Unpacking these kinds of stories and connections can already change people’s mindset.

Your book offers a rather critical take on what one might call the dominant memory culture in Germany. You plead for pluralism and inclusiveness and argue that Germans should learn not to place themselves into the center of their own narratives, but rather to observe their own perspectives on history also with the eyes of others living in different parts of the world. In an autobiographical passage, you state that you personally consider the Shoah unique and underline that its utter horror and our inability to come to terms with it have shaped you profoundly. You also state that you have come to realize how this strong conviction concerning the Shoah’s uniqueness is the result of personal experiences you have made – with experiences that have much to do with you having been born and raised in West Germany in the postwar period. Would you perhaps be willing to discuss this process in some detail, that is to say how you came to be personally impacted and shaped by the memory of the Shoah, what triggered your reflections on your own specific positionality, and what motivates you personally to argue so powerfully against attempts to create “hierarchies of victims”?

Born just nine years after the liberation of Auschwitz, at some point I had to realize that I was living in uncomfortable closeness to the perpetrator generation. I grew up with the obdurate silence of my parents, including about my father’s NSDAP membership, and the gradual groping of the abyss beneath my Germanness.

I remember a situation involving my father when I was in my senior school years. I wanted to join a youth group and travel to the Soviet Union, and I had to get his permission for that. Upon hearing my request, my father replied: “There is nothing to see there, it is all flat.” To which I yelled back at him: “Yes, after you guys were there!” We never talked about this again.

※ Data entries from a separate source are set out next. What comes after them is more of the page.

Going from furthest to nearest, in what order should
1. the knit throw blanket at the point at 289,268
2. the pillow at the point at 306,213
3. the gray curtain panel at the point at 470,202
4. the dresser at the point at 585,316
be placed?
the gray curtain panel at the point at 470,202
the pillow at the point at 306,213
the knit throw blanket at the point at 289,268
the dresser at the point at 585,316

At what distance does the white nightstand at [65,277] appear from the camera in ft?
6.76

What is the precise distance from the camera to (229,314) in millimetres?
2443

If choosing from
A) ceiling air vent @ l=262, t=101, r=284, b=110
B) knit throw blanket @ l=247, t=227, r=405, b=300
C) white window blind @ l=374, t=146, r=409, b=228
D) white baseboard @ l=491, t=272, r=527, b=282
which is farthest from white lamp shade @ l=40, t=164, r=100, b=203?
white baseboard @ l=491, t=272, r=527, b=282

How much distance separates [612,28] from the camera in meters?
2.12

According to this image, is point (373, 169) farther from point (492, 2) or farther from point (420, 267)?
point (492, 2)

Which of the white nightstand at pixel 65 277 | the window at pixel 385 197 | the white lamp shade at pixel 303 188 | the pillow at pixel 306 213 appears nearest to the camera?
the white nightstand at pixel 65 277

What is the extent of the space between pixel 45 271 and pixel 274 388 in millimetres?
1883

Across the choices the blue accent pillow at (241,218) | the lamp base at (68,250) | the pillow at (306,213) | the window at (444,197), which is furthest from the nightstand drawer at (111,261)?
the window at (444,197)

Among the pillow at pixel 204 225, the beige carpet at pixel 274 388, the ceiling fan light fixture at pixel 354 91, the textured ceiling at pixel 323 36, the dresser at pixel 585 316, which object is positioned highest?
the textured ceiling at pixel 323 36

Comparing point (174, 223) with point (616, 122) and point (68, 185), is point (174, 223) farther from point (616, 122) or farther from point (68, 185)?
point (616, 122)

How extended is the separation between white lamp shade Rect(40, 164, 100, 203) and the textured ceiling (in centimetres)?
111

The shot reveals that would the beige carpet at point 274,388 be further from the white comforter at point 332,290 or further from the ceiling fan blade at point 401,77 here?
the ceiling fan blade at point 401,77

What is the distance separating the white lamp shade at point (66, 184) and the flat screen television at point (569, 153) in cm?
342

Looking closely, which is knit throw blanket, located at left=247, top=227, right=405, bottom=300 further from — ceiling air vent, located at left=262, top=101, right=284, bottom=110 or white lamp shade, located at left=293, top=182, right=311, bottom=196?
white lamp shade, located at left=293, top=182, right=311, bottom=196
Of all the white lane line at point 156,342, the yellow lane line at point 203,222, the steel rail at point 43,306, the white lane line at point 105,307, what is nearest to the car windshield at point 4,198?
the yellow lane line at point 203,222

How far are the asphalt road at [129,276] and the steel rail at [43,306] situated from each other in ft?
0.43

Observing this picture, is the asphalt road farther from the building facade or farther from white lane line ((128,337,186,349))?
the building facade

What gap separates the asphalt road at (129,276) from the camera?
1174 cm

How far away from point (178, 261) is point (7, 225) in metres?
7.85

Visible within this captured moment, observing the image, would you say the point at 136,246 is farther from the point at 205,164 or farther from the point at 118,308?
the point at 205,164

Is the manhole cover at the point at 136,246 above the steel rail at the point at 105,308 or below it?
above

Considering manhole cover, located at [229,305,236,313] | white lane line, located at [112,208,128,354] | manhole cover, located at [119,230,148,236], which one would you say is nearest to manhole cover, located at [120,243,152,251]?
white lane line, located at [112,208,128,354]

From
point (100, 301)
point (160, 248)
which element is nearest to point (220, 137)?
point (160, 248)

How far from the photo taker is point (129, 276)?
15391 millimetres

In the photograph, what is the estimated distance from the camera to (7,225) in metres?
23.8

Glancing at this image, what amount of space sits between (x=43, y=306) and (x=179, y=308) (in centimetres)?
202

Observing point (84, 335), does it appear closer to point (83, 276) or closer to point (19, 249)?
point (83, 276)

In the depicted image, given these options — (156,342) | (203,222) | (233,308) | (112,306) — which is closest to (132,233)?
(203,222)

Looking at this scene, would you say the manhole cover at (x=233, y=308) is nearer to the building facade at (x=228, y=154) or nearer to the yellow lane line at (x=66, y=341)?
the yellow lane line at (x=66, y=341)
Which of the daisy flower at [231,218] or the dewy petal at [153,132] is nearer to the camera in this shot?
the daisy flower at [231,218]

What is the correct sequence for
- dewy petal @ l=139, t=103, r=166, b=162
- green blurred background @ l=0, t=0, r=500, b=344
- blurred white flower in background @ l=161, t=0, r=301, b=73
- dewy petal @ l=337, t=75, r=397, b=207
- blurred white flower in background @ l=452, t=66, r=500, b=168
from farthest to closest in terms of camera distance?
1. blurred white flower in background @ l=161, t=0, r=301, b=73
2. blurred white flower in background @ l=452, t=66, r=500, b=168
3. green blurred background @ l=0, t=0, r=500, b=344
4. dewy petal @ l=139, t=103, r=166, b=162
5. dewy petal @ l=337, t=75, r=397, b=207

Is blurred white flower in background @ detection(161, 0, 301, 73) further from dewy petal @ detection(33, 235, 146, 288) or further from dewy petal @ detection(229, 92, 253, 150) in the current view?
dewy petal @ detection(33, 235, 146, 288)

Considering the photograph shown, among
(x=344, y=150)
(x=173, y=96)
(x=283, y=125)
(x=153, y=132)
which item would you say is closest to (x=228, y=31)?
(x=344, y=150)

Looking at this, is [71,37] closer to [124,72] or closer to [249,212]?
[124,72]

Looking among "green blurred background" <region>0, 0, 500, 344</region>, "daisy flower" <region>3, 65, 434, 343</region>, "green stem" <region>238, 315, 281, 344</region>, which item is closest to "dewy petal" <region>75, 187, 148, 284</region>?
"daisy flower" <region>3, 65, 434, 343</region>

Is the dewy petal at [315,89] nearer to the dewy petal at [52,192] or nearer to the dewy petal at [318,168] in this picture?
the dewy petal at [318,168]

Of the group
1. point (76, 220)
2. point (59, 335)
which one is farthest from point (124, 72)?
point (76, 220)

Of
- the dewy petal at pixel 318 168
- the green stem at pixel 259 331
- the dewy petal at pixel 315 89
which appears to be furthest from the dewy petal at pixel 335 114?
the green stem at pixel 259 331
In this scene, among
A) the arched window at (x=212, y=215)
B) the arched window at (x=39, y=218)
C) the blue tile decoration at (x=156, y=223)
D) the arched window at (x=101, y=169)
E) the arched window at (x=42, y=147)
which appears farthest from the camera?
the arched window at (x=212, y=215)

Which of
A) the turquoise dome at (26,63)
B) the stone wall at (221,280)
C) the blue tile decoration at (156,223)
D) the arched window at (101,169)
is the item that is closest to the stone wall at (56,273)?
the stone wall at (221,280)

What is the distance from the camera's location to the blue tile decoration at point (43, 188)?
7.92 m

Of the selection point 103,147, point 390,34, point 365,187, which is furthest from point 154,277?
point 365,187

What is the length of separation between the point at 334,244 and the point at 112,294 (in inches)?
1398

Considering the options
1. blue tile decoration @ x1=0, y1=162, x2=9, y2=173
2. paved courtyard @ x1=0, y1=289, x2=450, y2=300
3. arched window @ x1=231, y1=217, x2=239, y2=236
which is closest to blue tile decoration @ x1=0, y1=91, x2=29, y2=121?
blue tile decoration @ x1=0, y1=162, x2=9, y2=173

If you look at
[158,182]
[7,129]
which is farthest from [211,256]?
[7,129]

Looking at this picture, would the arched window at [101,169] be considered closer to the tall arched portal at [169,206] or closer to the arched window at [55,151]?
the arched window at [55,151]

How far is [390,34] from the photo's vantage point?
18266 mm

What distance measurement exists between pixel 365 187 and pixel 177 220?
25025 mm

But I remember this as a crucial moment because I was not addressing him as an individual, I was addressing a whole generation, or the male part of that generation.

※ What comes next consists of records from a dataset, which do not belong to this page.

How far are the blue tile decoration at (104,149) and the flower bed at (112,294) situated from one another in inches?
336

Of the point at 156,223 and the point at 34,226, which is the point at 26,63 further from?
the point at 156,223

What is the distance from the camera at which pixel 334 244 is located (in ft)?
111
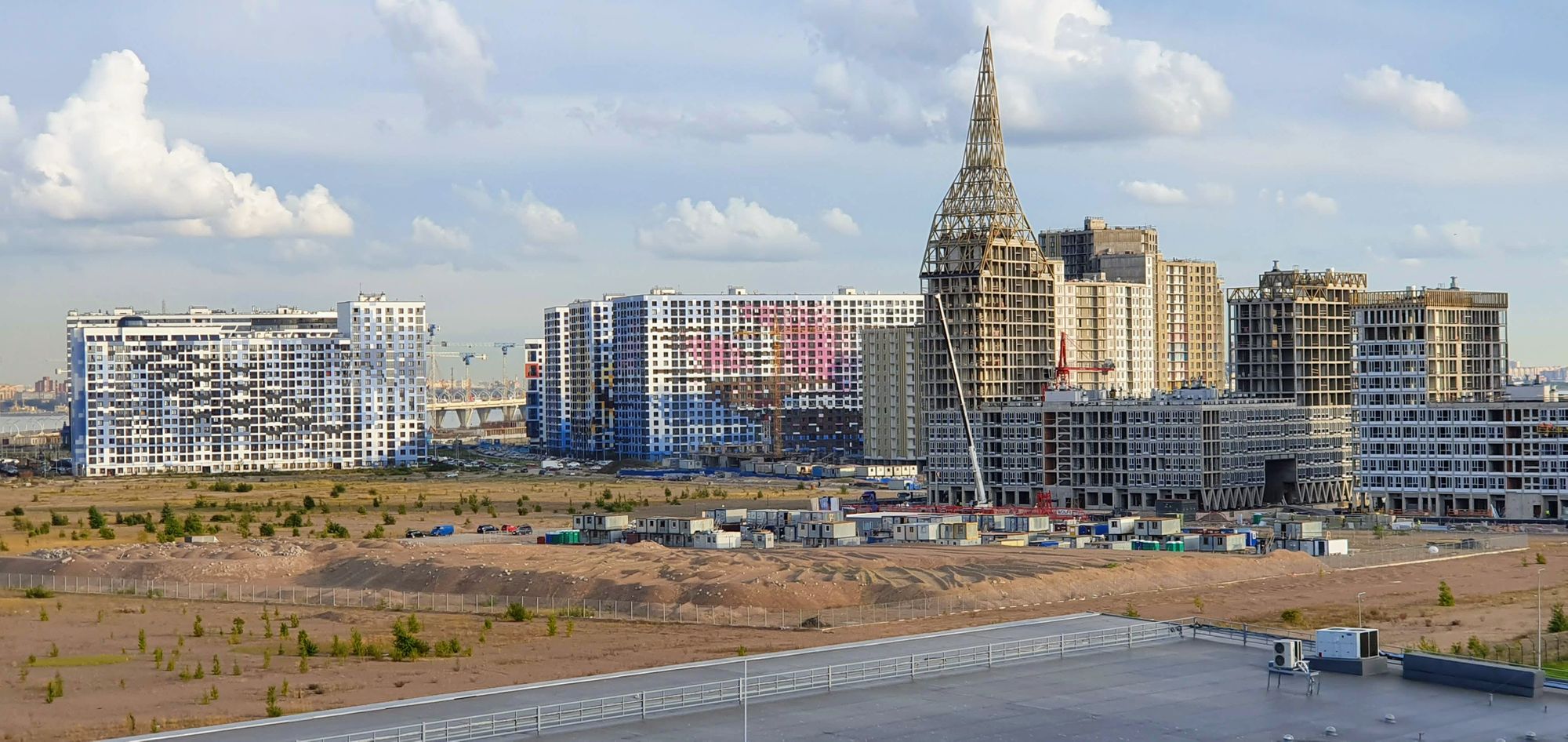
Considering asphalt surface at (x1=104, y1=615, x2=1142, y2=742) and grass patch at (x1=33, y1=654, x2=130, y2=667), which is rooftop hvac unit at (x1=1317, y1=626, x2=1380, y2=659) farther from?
grass patch at (x1=33, y1=654, x2=130, y2=667)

Not long before my father died, he confessed jokingly that he had been a member of the NSDAP and that he threw his membership card into the drain after Hitler’s defeat…

Everything that had to do with National Socialism became like a second skin to me. Nothing else achieved this closeness in the long run. This intensely felt Germanness of mine was later combined with decades of experience in the non-European world: as a foreign reporter in Muslim countries; through stays in societies in West and East Africa, which were marked by the colonial experience; through years of living in Southeast Asia, where the image of the WWII is marked by the experience of the Japanese occupation; and most importantly, through friendship and love with people who look on us from elsewhere.

All these experiences have motivated my search which led to me to write this book.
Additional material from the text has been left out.